Le disposizioni del “Decreto Liquidità” in materia societaria volte a fronteggiare l’emergenza.

Negli articoli 6, 7 e 8, del D.L. n. 23 dell’8 aprile 2020 (c.d. “Decreto Liquidità”), sono contenute disposizioni in materia societaria ispirate alla duplice esigenza di:
• ridimensionare gli effetti negativi dell’emergenza sanitaria (e conseguentemente economica) nei bilanci o comunque sulla situazione patrimoniale e finanziaria delle imprese;
• incentivare l’afflusso di liquidità in favore delle stesse.
L’art. 6 del Decreto Liquidità dispone che, nel periodo compreso tra il 9 aprile 2020 e il 31 dicembre 2020, non trovano applicazione le disposizioni in tema di:
1) riduzione del capitale per perdite (art. 2446, commi 2 e 3 c.c. e art. 2482 bis, commi 4, 5 e 6 c.c.);
2) riduzione del capitale sociale al di sotto del limite legale (artt. 2447 e 2482 ter c.c.);
3) cause di scioglimento delle società per riduzione o perdita del capitale (artt. 2484, n.4 e 2545 duodecies c.c.).
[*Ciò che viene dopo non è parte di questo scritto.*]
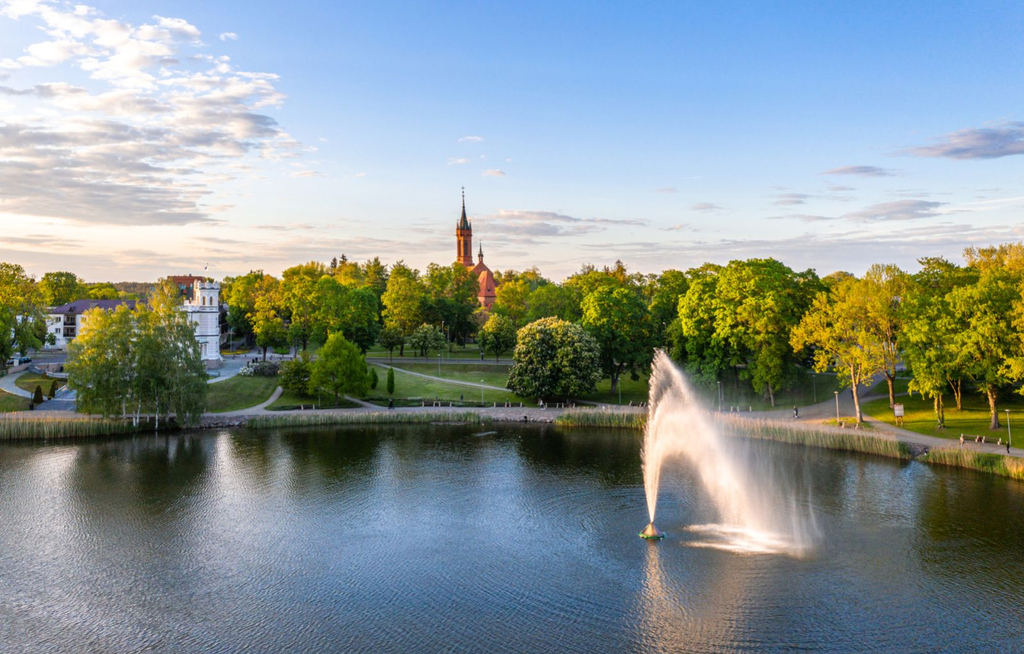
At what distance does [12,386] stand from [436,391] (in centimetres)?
4351

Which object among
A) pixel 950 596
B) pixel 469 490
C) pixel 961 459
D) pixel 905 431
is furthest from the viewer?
pixel 905 431

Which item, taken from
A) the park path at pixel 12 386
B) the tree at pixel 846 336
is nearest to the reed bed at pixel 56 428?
the park path at pixel 12 386

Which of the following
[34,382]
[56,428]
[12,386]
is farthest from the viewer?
[34,382]

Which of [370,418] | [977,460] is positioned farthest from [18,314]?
[977,460]

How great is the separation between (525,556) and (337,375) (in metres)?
43.1

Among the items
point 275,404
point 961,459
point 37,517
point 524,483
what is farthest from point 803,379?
point 37,517

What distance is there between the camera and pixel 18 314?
90.8m

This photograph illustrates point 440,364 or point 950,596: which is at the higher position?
point 440,364

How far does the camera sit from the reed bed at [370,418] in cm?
6288

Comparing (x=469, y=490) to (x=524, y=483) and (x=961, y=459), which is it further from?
(x=961, y=459)

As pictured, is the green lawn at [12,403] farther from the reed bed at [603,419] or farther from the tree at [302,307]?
the reed bed at [603,419]

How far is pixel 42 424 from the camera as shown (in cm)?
5644

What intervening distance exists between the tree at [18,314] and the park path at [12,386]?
2.23 m

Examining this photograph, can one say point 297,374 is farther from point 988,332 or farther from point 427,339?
point 988,332
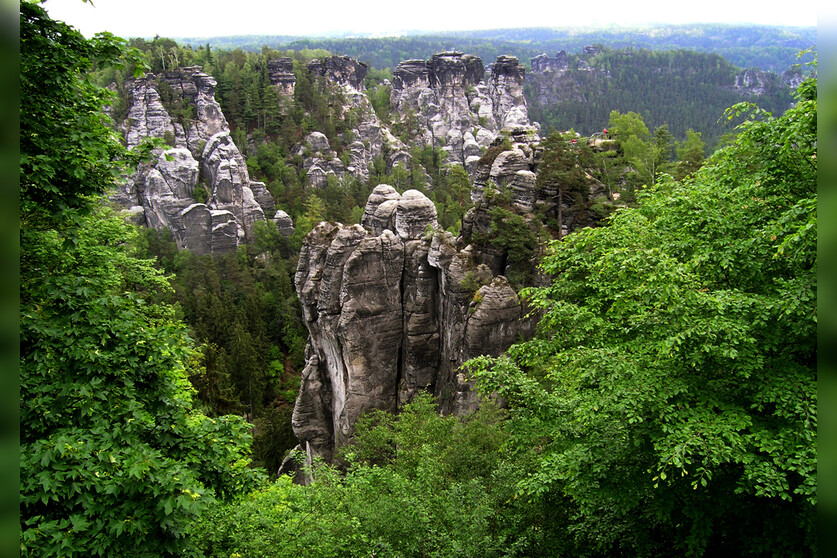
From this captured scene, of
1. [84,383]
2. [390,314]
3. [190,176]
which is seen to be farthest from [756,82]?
[84,383]

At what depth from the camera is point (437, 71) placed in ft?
397

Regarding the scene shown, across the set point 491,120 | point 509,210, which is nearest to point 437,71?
point 491,120

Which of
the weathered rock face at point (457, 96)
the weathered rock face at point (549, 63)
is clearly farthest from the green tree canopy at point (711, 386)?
the weathered rock face at point (549, 63)

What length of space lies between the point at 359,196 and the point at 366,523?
70.6 metres

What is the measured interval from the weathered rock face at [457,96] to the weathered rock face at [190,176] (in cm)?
4691

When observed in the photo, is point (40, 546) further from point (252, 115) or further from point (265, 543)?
point (252, 115)

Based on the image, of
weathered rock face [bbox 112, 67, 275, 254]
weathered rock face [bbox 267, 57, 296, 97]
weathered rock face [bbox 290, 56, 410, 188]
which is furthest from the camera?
weathered rock face [bbox 267, 57, 296, 97]

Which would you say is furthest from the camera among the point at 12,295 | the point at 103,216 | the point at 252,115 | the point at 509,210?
the point at 252,115

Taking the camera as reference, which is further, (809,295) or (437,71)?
(437,71)

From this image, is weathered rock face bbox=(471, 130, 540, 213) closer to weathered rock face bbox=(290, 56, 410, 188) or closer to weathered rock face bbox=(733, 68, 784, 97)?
weathered rock face bbox=(290, 56, 410, 188)

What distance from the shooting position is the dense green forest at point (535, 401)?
26.0 feet

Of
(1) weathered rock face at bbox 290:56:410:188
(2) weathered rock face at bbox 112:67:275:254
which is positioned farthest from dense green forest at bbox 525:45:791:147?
(2) weathered rock face at bbox 112:67:275:254

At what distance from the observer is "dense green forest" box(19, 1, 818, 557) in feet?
26.0

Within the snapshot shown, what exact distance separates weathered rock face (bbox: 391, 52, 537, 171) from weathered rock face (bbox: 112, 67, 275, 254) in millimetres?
46911
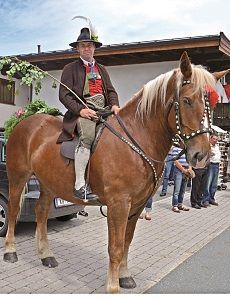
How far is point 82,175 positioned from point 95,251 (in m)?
2.01

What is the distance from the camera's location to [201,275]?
14.0 feet

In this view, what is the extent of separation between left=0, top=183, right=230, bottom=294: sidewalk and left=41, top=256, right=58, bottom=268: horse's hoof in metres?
0.07

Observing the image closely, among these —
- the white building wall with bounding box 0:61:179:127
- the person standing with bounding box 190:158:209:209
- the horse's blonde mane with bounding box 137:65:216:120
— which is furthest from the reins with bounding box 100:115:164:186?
the white building wall with bounding box 0:61:179:127

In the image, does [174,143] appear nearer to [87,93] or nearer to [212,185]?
[87,93]

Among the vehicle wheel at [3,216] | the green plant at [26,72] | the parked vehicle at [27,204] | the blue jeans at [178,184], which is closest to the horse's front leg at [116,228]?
the green plant at [26,72]

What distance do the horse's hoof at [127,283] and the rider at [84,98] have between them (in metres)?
0.99

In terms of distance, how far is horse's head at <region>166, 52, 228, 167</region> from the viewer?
2906 mm

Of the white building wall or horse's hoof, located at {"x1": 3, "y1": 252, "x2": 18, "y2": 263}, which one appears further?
the white building wall

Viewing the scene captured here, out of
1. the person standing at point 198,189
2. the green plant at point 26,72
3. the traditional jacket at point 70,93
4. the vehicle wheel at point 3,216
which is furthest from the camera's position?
the person standing at point 198,189

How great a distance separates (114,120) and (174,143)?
65 centimetres

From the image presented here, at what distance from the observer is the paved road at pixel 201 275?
12.5 feet

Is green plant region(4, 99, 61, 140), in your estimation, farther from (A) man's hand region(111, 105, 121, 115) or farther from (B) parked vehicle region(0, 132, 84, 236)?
(A) man's hand region(111, 105, 121, 115)

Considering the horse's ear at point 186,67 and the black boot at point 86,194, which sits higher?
the horse's ear at point 186,67

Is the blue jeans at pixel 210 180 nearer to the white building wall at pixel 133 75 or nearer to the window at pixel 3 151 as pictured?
the white building wall at pixel 133 75
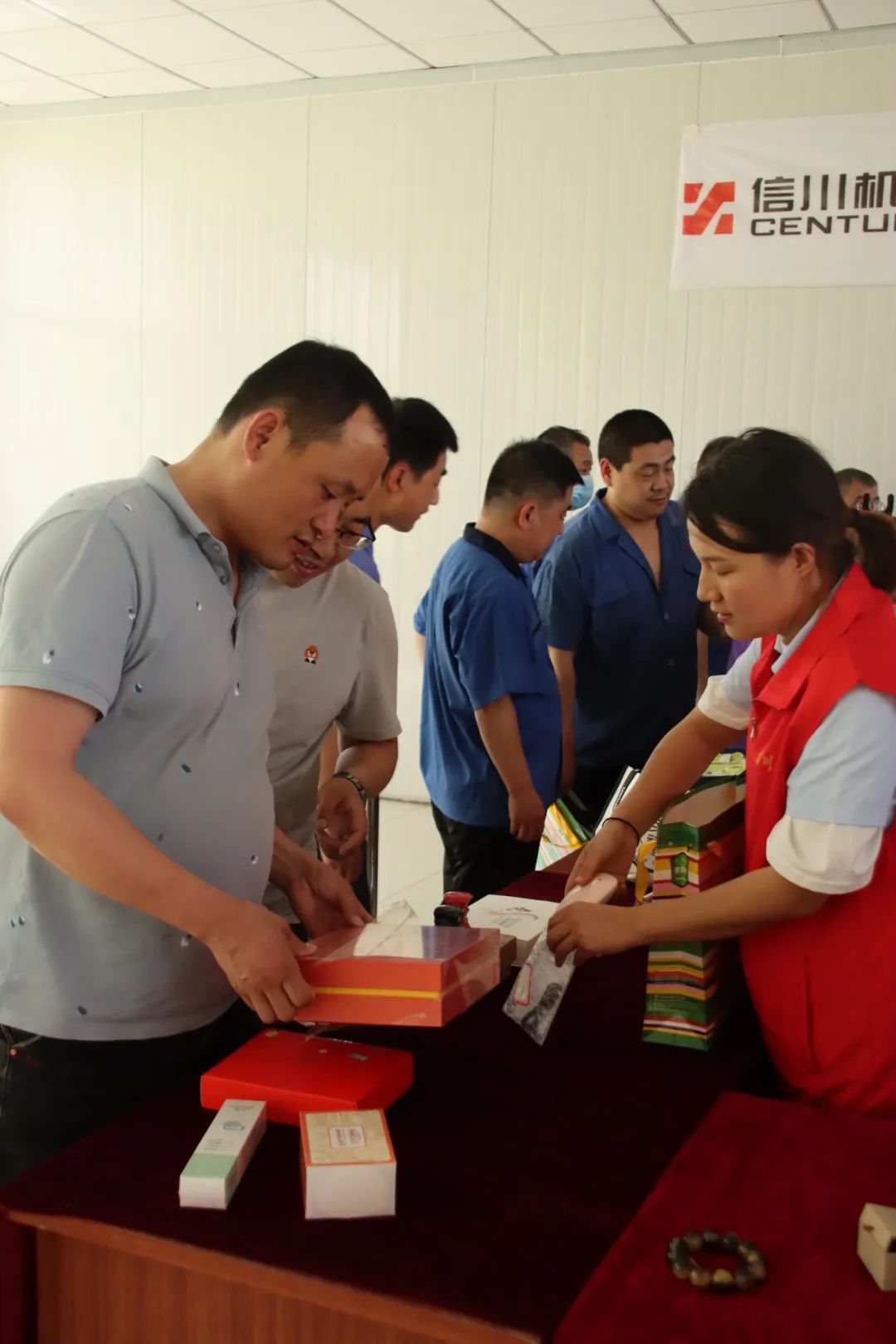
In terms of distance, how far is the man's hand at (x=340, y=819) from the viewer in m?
2.01

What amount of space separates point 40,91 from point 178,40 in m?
1.31

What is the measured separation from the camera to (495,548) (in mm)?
2939

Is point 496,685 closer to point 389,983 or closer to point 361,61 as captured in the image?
point 389,983

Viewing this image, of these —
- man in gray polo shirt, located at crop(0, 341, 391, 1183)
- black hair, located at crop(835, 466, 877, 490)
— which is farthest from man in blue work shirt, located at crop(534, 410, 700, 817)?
man in gray polo shirt, located at crop(0, 341, 391, 1183)

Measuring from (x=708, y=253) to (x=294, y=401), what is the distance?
4.47m

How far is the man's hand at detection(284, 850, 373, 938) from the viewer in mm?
1633

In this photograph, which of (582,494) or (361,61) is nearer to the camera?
(582,494)

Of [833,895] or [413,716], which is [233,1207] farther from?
[413,716]

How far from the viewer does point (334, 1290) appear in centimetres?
102

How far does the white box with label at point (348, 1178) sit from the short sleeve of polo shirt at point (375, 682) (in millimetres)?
1002

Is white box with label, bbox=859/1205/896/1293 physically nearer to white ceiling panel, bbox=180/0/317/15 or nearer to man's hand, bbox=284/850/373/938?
man's hand, bbox=284/850/373/938

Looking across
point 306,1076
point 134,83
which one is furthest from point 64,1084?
point 134,83

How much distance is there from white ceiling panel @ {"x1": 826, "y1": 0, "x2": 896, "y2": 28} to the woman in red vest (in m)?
3.97

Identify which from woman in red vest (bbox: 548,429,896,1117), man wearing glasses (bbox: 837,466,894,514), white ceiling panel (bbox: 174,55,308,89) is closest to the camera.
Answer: woman in red vest (bbox: 548,429,896,1117)
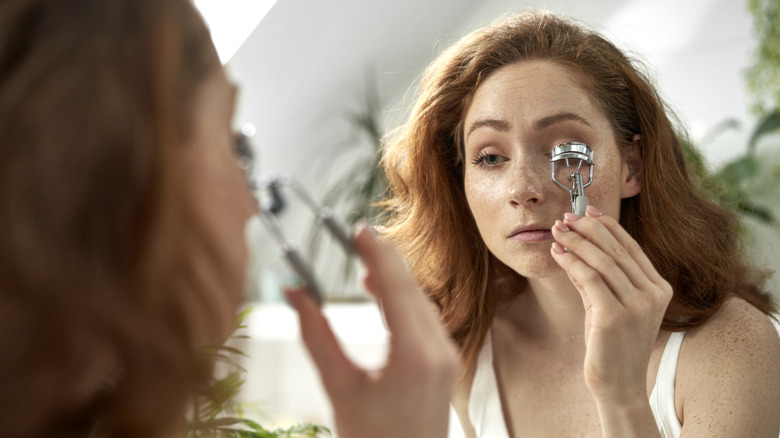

La disposizione è volta ad evitare che, come conseguenza delle probabili perdite causate dalla pandemia e dal conseguente blocco delle attività produttive, gli amministratori si vengano a trovare nella condizione di dover chiedere la messa in liquidazione delle società.
Ai sensi dell’art.7 del Decreto Liquidità, è consentita, alle imprese che prima della crisi presentavano una regolare prospettiva di continuità, nella redazione del bilancio di esercizio in corso nonché di quelli chiusi al 23 febbraio 2020 ma non ancora approvati, la valutazione delle voci nella prospettiva della continuità aziendale di cui all’art. 2423 bis, comma primo, n. 1) c.c., purché detta continuità risulti sussistente nell’ultimo bilancio di esercizio chiuso in data anteriore al 23 febbraio 2020.
La norma impone agli amministratori di dare comunque specifica illustrazione di tale criterio di valutazione nella nota informativa, anche richiamando le risultanze del bilancio precedente.
L’art. 8 del Decreto Liquidità dispone la disapplicazione del principio della postergazione dei finanziamenti soci e dei finanziamenti infra-gruppo, in relazione ai finanziamenti effettuati sino al 31 dicembre 2020. La norma in questione consente ai soci ovvero a chi esercita attività di direzione e coordinamento nell’ambito di un gruppo, di poter effettuare un finanziamento alla stessa senza correre il rischio che tale finanziamento venga considerato postergato. Si tratta, ovviamente, di una norma volta a favorire tali forme di finanziamento nella presente fase.